- [GIVEN PASSAGE]
I know that locking stand is very sturdy (thankfully). I was standing beside my Boss 1 day while it was on the sidestand, and bumped the starter while trying to troubleshoot the front brake light switch (clutch bike, clutch not locked open).

It actually left about a foot long scrape on the garage floor and didn't fail. Lot'ta lessons there! I ain't NEVER GROWING UP, but I hope to become wiser!

Ride Safe!

Jack Phillips

Just be careful that the wear does not get too bad on the piece that inserts into the socket that locks the kickstand into place. On some of the mirage stands (the ones used on the newer bikes) this part wears and can create a notch that will cause it not to insert and hang up which can cause it to fall unexpectedly. The part is replaceable and you can either get the mirage replacement from J&P Cycles online or Glenn Boglish told me that you can also get a replacement from the Harley shop but when I tried theirs it was not an exact fit and I had to grind a bit out to get it to fit which was scary to me because the grinding could damage the part that is suppose to be square and cause it to be less secure and also I had to tighten the mounting bolt really tight to press it on and if it had broken off would have created an additonal problem. Hope this will help somebody and take a look at this part on your kickstand because mine was close to giving away when a friend pointed it out to me and I had not been aware of the problem myself.

- [ENTRIES SHOWN]
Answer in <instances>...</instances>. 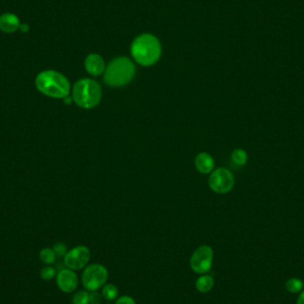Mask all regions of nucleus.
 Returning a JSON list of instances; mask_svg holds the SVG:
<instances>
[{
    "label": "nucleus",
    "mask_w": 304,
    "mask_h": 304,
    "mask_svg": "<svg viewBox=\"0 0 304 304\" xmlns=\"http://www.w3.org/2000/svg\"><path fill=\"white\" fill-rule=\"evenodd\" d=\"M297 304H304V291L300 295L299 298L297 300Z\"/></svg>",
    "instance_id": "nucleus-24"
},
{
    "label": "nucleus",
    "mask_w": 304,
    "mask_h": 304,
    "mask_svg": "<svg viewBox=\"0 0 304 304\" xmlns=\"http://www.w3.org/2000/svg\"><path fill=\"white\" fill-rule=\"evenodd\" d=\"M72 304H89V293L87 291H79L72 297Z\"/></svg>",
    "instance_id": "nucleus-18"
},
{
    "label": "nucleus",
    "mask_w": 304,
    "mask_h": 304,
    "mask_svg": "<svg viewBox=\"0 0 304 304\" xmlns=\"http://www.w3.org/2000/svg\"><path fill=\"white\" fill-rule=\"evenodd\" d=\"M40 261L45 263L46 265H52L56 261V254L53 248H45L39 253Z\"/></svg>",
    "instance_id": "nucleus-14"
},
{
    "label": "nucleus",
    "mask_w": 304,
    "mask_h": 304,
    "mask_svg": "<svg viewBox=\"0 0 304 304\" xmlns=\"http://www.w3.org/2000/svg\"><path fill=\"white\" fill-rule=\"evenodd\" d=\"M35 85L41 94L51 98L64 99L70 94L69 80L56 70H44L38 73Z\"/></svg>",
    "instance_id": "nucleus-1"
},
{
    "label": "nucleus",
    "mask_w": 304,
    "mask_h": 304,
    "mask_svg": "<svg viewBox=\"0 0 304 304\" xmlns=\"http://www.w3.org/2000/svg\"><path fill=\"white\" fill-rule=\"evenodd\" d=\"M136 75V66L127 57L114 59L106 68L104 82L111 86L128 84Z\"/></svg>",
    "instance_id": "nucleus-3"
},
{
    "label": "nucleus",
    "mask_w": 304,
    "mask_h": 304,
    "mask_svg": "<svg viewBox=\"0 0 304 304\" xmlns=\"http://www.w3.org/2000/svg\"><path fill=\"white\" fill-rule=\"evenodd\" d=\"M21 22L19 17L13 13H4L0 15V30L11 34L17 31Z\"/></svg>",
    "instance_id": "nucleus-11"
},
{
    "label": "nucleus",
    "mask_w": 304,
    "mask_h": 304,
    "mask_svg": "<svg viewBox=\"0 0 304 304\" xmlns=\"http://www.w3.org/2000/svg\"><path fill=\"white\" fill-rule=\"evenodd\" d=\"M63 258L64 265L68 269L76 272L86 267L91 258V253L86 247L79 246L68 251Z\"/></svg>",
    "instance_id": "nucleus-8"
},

- [REQUIRED WORK]
a: According to the kickstand post, why was grinding the Harley replacement part to make it fit a worry? Answer in one to three sentences.
b: Print the section of the kickstand post starting with "I know that" and going on through "not locked open).".
c: Translate this sentence from the kickstand post into Spanish: "It actually left about a foot long scrape on the garage floor and didn't fail."

- [RESPONSES TO THE EXERCISE]
a: Grinding could damage the part that is supposed to be square, which could make it less secure. Fitting it also meant tightening the mounting bolt very hard to press it on, and if the bolt had broken off it would have caused another problem.

b:
I know that locking stand is very sturdy (thankfully). I was standing beside my Boss 1 day while it was on the sidestand, and bumped the starter while trying to troubleshoot the front brake light switch (clutch bike, clutch not locked open).

c: En realidad dejó un raspón de aproximadamente un pie de largo en el piso del garaje y no falló.